• Text block:
*** Begin section ***
He is seeing other injustices take place and I wanted to create a character who would because of the identification with the people concerned through his cousin and his mother’s family would actually feel.  I know what this shit is about mate but would also feel I have a duty to do this? And as I wrote it became more clear of Cashin,, and I hate to say it, he is in the process of trying to  heal himself in this book and there is also a bit of redemption about the whole thing.  I mean those are terrible clichéd things to say but I didn’t start off wanting to do that but it was just as I wrote it became more and more clear that was what the book was doing to me.  I didn’t set out with any ideas of what he really was as a person that just emerged in writing, because once I introduced his family then things became more complex.

 

Ayo:                Have we seen the last of Joe Cashin?
*** End section ***
• Listed records:
*** Begin section ***
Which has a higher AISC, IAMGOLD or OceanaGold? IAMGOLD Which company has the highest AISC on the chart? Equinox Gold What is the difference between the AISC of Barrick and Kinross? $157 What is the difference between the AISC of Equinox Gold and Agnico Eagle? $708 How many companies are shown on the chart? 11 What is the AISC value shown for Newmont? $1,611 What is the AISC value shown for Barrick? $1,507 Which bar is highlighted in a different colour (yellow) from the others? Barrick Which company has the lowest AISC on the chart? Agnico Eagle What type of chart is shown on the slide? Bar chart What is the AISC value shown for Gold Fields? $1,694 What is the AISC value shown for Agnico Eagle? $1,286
*** End section ***
*** Begin section ***
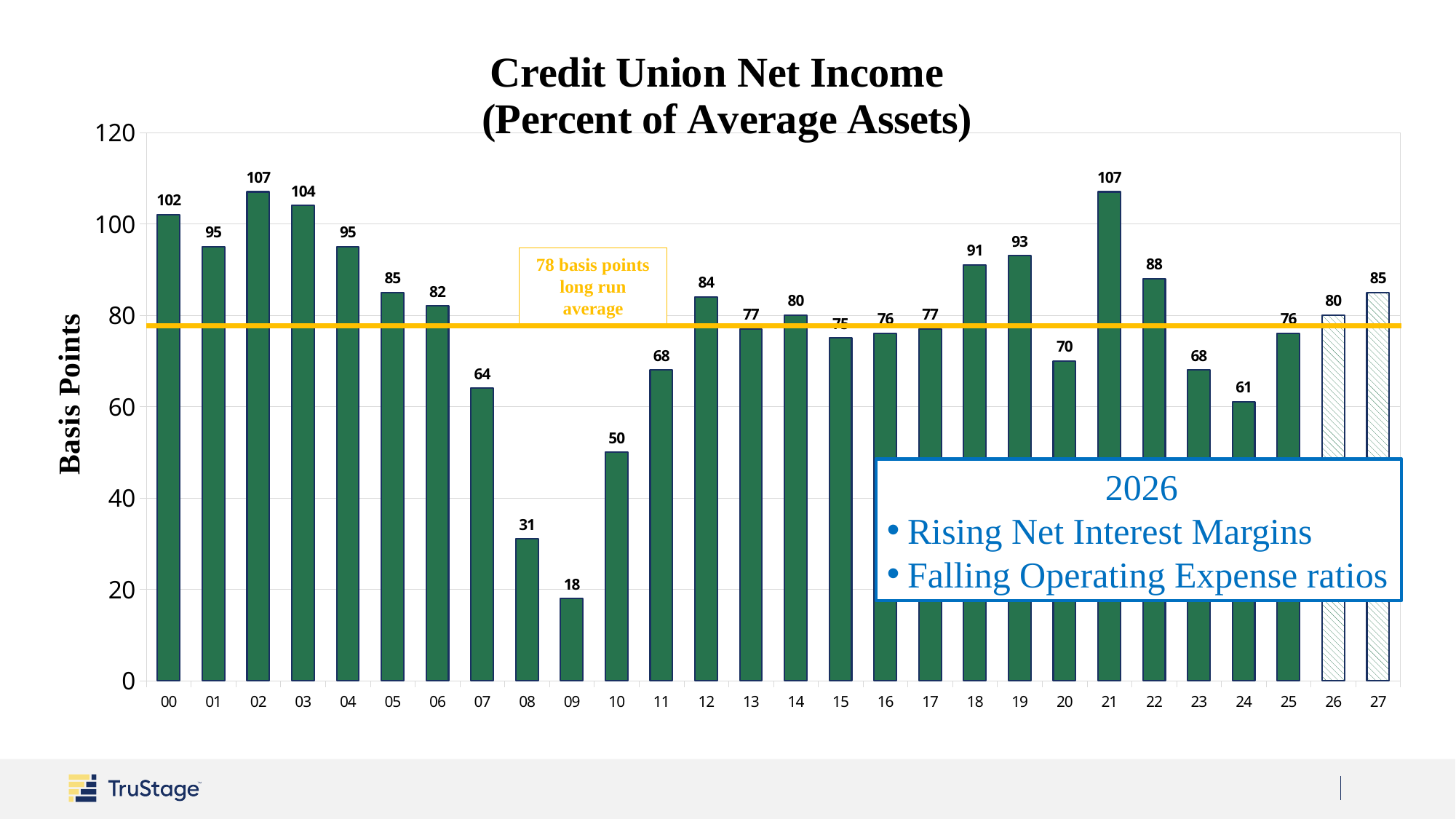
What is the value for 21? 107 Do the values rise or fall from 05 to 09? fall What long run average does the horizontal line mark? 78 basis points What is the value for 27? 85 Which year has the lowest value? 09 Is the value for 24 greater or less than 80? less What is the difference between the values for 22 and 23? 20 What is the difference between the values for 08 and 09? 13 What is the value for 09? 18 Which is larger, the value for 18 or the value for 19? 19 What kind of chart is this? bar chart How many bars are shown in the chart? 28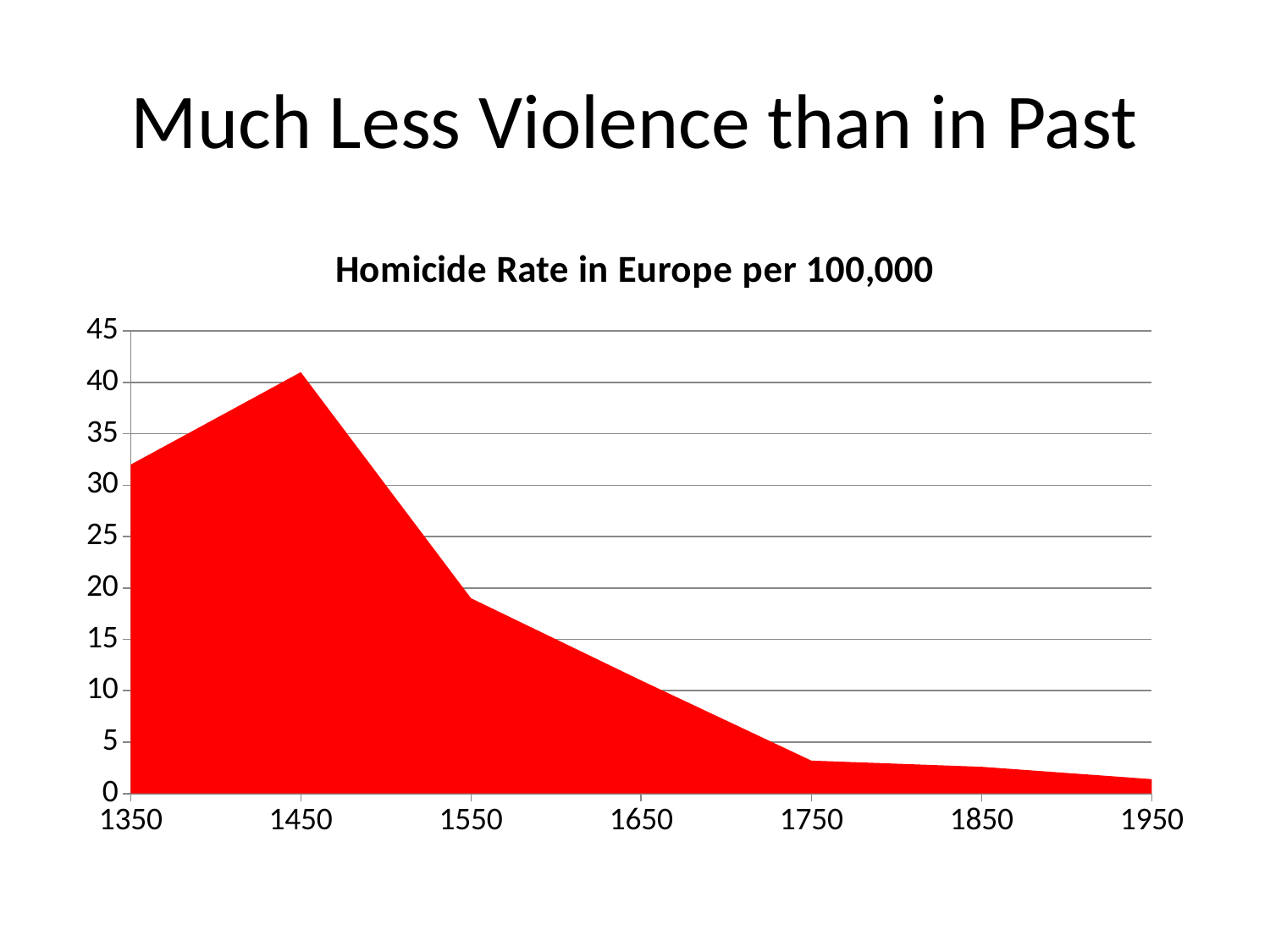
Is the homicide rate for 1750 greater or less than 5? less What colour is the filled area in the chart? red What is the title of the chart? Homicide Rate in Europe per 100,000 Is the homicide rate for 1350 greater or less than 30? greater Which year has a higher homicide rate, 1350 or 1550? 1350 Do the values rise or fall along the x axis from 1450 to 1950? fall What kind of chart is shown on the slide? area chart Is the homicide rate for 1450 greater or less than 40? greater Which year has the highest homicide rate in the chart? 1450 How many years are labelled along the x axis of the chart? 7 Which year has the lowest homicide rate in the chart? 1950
*** End section ***
Pick up the interview about Joe Cashin after its last line and continue it. The data has no connection to the interview about Joe Cashin.

• Output for this exercise:
Peter:              I hope to do a trilogy of which The BrokenShore will be the first one and the next one is called Truth and it is set in the city and it involves Inspector Valani the acting head of homicide who is Joe’s friend; but not an uncritical friend of Joe’s.  He is an interesting character: he is from a migrant Italian background, but a very Australian background because his father is not first generation migrant.  His father is, in fact, an Australian soldier.  There are lots of Australian’s of Italian descent who go back six, seven generations; that’s not unusual at all.  But I wanted him to have a complex family life, I wanted him to see City Hall, I wanted to see the corruption, I wanted to see what power does, I wanted to see how politics and power and policing actually intersect in the person of Valani and Joe makes an appearance in it but he is just a subsidiary character.  Then we have to see how the book goes, whether anybody likes it.  If there is any future in it at all.  In which case I might think whether these people going to handle another man in pain and the dogs.  Anthony Cheetham said to me are there any dogs in this one? I said no, no dogs and he said just one dog.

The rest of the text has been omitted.